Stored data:
## BEGIN
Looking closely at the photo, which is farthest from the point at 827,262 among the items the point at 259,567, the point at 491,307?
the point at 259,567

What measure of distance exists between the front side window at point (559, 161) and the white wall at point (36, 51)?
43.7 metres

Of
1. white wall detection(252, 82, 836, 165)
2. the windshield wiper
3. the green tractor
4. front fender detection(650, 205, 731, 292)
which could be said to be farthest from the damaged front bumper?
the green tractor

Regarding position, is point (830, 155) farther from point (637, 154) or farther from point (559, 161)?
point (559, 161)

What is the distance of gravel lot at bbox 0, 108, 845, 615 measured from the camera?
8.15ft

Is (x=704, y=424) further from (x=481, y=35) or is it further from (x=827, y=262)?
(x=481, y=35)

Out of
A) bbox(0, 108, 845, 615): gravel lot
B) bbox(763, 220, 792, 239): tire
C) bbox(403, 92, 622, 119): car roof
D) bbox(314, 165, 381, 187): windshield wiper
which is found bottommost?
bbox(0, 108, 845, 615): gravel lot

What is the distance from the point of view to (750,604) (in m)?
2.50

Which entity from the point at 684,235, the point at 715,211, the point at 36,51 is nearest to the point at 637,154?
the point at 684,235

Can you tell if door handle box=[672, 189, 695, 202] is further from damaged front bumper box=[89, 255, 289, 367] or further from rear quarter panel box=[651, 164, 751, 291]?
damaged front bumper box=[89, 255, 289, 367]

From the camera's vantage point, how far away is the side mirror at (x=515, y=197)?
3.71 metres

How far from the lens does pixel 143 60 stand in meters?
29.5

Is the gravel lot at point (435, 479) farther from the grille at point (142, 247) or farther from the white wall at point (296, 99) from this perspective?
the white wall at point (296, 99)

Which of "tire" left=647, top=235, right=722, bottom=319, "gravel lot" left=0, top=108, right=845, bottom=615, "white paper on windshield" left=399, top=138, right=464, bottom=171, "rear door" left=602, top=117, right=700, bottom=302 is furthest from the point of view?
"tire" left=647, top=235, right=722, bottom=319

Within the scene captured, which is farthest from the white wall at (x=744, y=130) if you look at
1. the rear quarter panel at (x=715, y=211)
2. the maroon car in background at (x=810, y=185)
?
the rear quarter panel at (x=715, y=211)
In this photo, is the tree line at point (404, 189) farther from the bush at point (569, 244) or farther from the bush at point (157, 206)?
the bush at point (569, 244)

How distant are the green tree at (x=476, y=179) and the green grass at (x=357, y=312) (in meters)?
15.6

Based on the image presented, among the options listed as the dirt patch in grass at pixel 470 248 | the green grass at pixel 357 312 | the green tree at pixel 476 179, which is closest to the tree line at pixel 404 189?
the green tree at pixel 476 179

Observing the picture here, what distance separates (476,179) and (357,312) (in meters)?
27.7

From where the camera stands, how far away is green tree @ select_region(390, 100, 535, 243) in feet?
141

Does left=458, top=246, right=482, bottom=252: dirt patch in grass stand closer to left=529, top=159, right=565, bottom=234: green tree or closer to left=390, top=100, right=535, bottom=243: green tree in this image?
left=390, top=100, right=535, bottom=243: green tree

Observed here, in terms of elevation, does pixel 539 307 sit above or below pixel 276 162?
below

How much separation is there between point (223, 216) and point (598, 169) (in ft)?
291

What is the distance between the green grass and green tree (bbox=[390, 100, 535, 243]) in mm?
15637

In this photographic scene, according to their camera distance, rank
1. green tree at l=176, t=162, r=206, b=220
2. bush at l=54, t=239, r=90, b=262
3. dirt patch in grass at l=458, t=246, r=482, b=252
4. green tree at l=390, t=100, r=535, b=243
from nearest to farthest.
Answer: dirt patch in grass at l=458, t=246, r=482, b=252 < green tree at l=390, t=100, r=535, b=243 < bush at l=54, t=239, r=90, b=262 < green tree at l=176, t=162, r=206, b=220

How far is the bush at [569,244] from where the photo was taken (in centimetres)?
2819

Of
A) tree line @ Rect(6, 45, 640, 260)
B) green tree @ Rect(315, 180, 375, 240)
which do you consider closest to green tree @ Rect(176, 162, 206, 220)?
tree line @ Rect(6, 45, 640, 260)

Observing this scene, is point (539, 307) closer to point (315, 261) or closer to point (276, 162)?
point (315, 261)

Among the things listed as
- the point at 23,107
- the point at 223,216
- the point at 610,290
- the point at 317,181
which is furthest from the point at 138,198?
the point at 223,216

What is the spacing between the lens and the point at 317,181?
## END
## BEGIN
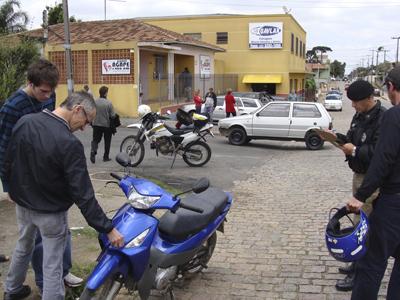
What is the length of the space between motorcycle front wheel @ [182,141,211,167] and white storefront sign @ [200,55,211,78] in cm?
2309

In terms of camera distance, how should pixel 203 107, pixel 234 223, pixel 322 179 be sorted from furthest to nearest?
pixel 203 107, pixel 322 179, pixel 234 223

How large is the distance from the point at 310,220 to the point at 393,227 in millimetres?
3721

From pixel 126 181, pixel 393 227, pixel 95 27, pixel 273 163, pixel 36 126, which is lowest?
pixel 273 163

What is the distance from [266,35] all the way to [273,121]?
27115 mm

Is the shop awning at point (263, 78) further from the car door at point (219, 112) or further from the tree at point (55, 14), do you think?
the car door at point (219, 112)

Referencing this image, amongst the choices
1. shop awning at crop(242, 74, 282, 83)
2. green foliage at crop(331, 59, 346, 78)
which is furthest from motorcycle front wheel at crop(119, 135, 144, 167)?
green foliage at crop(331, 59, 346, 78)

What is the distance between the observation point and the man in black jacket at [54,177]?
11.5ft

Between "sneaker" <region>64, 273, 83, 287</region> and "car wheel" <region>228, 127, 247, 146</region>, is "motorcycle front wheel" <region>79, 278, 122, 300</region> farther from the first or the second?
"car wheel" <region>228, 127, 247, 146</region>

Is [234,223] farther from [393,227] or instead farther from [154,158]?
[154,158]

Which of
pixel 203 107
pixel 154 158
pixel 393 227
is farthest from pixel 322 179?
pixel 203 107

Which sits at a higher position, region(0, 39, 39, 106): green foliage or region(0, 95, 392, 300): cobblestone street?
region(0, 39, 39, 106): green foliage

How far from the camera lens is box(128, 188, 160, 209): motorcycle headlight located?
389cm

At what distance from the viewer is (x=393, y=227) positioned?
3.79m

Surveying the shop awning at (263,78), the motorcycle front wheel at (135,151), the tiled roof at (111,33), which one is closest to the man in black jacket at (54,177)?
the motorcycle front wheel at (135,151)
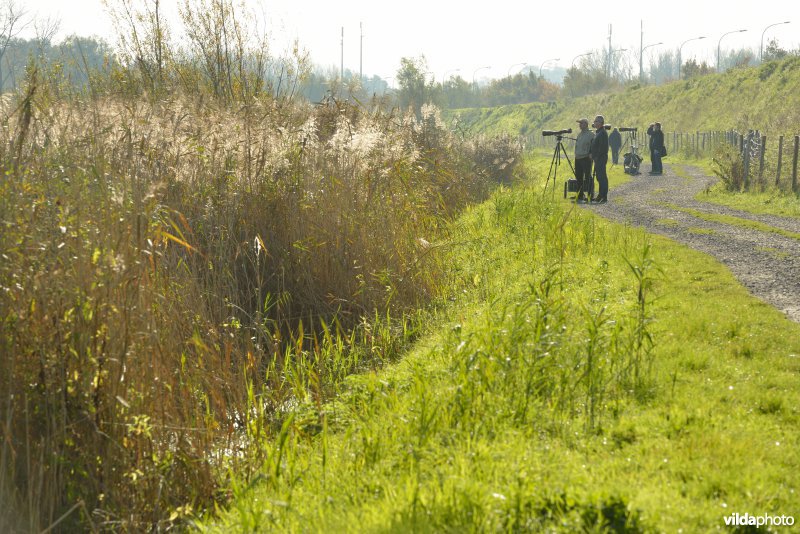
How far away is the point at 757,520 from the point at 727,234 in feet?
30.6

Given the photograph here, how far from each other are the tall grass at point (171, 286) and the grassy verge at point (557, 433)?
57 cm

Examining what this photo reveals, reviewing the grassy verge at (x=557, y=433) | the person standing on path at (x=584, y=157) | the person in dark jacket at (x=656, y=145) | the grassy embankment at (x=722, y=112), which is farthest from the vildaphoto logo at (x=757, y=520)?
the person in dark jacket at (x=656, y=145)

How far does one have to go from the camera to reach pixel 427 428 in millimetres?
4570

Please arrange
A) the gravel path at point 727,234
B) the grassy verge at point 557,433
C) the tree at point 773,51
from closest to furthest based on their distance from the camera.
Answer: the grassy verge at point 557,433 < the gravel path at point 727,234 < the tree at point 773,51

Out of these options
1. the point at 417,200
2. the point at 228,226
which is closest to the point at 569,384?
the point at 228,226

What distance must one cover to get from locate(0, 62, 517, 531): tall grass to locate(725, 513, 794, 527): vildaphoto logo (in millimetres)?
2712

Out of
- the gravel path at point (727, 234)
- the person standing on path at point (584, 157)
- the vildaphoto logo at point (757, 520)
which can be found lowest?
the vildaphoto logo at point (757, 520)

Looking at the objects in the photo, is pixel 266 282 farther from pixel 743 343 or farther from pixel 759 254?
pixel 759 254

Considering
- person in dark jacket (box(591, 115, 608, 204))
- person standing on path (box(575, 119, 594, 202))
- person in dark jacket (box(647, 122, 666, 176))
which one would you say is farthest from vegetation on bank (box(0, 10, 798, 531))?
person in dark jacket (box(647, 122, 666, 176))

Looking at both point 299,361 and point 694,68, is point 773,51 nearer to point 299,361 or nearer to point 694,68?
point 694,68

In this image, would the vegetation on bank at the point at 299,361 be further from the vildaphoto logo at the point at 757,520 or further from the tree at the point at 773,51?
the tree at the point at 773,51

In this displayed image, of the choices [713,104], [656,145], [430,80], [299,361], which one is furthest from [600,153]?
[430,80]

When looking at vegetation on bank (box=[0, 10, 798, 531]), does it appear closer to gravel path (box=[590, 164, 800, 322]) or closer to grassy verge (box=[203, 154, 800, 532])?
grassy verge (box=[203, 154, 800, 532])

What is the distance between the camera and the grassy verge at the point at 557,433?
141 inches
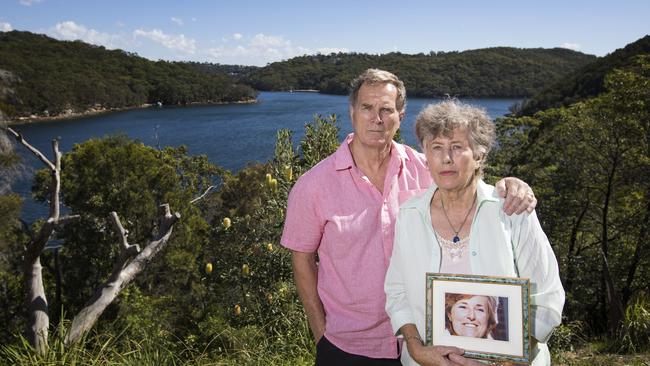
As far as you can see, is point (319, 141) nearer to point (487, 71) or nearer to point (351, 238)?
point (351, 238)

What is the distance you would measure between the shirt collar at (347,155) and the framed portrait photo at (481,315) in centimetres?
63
## END
## BEGIN
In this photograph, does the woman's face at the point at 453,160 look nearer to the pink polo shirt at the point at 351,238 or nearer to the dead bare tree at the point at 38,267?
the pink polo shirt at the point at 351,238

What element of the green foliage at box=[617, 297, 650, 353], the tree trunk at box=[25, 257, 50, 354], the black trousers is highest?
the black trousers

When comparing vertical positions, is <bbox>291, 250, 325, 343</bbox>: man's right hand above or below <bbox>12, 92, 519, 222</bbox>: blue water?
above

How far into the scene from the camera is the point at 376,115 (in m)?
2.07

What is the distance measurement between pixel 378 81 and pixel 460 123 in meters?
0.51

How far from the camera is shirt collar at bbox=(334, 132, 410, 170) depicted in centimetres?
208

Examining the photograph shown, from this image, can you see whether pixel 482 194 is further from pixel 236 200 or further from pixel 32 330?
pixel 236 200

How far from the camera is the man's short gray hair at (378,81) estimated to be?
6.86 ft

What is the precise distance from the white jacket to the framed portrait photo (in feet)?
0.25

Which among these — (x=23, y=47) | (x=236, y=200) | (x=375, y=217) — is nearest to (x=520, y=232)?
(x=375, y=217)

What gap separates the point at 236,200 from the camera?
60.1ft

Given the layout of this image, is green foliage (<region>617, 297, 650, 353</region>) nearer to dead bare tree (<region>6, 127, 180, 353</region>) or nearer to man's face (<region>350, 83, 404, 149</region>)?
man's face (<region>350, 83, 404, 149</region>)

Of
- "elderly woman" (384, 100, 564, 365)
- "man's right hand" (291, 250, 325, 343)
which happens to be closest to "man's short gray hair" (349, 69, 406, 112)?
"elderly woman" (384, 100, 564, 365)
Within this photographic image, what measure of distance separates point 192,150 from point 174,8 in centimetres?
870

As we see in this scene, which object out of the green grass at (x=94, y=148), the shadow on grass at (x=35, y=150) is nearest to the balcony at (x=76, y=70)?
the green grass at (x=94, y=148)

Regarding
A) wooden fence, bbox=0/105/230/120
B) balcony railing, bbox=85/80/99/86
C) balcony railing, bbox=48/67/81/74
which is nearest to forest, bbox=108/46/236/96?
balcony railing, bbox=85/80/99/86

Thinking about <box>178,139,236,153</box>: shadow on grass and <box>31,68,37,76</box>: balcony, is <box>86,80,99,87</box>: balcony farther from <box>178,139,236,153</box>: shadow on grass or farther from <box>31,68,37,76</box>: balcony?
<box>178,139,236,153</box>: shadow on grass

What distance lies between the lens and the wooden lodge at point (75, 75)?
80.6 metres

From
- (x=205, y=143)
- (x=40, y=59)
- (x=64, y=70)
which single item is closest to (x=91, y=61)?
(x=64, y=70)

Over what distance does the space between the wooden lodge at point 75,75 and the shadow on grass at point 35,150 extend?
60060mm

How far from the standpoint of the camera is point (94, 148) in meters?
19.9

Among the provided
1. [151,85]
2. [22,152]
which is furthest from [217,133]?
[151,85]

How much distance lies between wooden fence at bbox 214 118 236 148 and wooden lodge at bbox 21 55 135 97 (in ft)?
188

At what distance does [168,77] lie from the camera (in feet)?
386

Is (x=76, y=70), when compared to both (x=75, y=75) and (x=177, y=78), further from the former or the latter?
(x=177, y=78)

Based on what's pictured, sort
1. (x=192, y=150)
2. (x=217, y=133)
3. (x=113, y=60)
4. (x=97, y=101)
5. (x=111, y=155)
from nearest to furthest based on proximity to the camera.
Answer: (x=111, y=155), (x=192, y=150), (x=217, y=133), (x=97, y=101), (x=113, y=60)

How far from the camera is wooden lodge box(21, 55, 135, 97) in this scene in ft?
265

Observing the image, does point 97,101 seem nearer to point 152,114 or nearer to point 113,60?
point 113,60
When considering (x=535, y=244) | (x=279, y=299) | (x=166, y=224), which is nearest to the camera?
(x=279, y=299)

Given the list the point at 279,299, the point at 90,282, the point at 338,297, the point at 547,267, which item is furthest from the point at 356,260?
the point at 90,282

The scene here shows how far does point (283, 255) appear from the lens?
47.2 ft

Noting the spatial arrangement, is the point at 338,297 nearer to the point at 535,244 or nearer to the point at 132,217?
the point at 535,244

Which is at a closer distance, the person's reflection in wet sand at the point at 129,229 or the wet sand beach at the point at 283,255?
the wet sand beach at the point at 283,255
## END
Copy out again, word for word, everything in the rows from the line containing "Looking closely at" down to the line containing "43.7 metres", including both of those lines.

Answer to this task:
Looking closely at the photo, which is farthest from the point at 827,262 among the items the point at 259,567, the point at 491,307?
the point at 259,567

What measure of distance exists between the front side window at point (559, 161) and the white wall at point (36, 51)?
43.7 metres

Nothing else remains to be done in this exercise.